SELECTED EXCERPT:
———
You have a long drive by car ahead. You have a tape recorder, but unfortunately your best music is on CDs. You need to have it on tapes so the problem to solve is: you have a tape N minutes long. How to choose tracks from CD to get most out of tape space and have as short unused space as possible.
———
TASK SET:
a - Answer these questions from the CD-to-tape passage:
(i) What device do you have for the drive?
(ii) Where is your best music?
(iii) How long is the tape?
b - Transcribe the CD-to-tape passage, starting at "You have a long" and ending at "space as possible.".
———
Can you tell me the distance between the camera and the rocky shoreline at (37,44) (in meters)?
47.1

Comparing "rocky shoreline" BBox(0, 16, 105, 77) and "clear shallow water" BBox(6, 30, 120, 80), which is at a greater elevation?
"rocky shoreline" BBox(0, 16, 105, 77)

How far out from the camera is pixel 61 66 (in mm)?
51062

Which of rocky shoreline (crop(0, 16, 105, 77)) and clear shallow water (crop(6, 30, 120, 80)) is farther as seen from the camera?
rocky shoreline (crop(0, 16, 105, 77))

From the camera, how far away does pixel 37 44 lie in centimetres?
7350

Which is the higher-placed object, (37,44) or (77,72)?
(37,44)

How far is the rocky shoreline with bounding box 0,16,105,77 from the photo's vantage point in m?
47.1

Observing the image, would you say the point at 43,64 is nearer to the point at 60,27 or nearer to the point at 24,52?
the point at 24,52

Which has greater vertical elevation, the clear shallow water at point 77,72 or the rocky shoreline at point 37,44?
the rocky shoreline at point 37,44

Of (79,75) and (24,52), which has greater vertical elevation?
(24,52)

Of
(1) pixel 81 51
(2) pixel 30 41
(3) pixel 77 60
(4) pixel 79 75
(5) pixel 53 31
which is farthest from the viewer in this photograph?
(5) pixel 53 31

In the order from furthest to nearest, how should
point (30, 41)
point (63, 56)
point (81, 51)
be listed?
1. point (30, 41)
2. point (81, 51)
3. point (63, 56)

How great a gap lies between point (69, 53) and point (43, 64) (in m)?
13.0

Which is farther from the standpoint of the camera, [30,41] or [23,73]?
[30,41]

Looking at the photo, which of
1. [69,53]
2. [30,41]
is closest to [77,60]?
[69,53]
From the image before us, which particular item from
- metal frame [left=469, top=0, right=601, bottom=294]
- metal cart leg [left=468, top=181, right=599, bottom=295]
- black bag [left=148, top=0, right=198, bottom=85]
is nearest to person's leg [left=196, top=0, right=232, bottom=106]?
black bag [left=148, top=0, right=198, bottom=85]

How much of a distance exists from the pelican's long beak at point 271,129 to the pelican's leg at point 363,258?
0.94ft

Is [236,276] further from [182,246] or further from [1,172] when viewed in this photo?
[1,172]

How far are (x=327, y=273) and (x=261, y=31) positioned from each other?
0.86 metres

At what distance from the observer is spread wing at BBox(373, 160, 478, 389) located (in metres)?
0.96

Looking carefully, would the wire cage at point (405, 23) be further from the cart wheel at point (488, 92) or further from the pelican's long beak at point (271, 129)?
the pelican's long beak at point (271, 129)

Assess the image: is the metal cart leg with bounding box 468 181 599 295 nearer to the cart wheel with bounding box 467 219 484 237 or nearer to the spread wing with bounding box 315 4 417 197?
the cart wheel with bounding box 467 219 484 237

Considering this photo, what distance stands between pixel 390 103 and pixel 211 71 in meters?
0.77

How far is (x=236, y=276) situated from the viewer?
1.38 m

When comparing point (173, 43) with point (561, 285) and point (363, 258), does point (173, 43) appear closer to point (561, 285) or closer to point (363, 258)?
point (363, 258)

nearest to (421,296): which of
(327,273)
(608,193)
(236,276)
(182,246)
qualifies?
———
TASK-BY-TASK RESULTS:
a -
(i) A tape recorder.
(ii) On CDs.
(iii) N minutes long.

b -
You have a long drive by car ahead. You have a tape recorder, but unfortunately your best music is on CDs. You need to have it on tapes so the problem to solve is: you have a tape N minutes long. How to choose tracks from CD to get most out of tape space and have as short unused space as possible.